Hoffnung haben und Kraft schöpfen
Und welche Eindrücke nimmt Bischof Dr. Gebhard Fürst aus Indien mit nach Hause? "Ich habe bei den Projekt-Besuchen gelernt, dass es viele Menschen gibt, die sich gegen den Klimawandel stemmen und die sich dafür einsetzen, Gottes Schöpfung zu bewahren. Das Wichtigste dabei ist, dass sie ihre Hoffnung nicht verlieren und sie Kraft daraus schöpfen, dass man die Aufgaben gemeinsam angeht", sagte Bischof Fürst.
Konkret kann sich der Bischof vorstellen, dass die Diözese Rottenburg-Stuttgart den Menschen in den Sundarbans dabei hilft, die Mangrovenwälder wieder aufzuforsten. "Mangroven vor den Deichen schützen nicht nur die Felder der Menschen vor Naturkatastrophen, sondern leisten auch einen wesentlichen Beitrag zum Klimaschutz, da diese sechs Mal mehr CO2 absorbieren als herkömmliche Bäume", sagte der Bischof.
Domkapitular Dr. Heinz Detlef Stäps, der Leiter der Hauptabteilung Weltkirche, betonte, dass man bezüglich der Aufforstung der Mangrovenwälder in den Sundarbans noch vor Ort erste Gespräche geführt habe.
Unsere Gelder sind hier sehr gut investiert.

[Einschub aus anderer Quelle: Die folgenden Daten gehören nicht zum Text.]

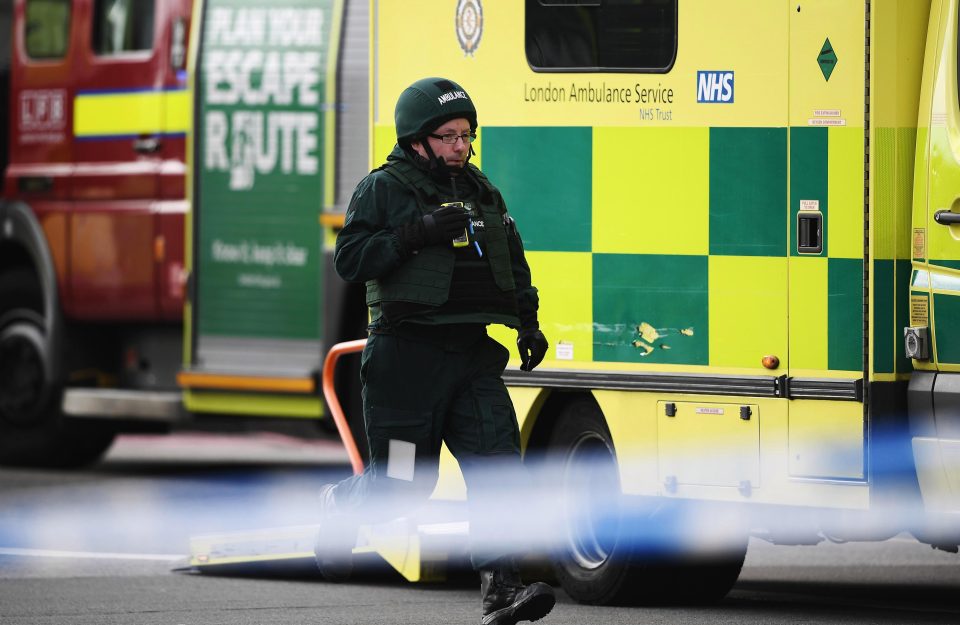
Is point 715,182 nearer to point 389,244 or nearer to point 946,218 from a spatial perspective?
point 946,218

Diözesanratsprecher Dr. Johannes Warmbrunn
Und grundsätzliche Unterstützung für die Projektarbeit der Diözese Rottenburg-Stuttgart bekommt Bischof Fürst auch von Dr. Johannes Warmbrunn. "Es ist außerordentlich wichtig sich hier zu engagieren", sagte der Sprecher des Diözesanrats. Alle Projekte, die man gesehen habe, seien auch deswegen bedeutend, weil daraus ein Multiplikatoreneffekt entstehe. "Das Geld wird in ein Projekt investiert - daraus wird dann aber viel gemacht und durch Qualifizierung und Anleitung der Menschen enorm viel erreicht. Unsere Gelder sind hier sehr gut investiert", bilanzierte Diözesanratssprecher Warmbrunn.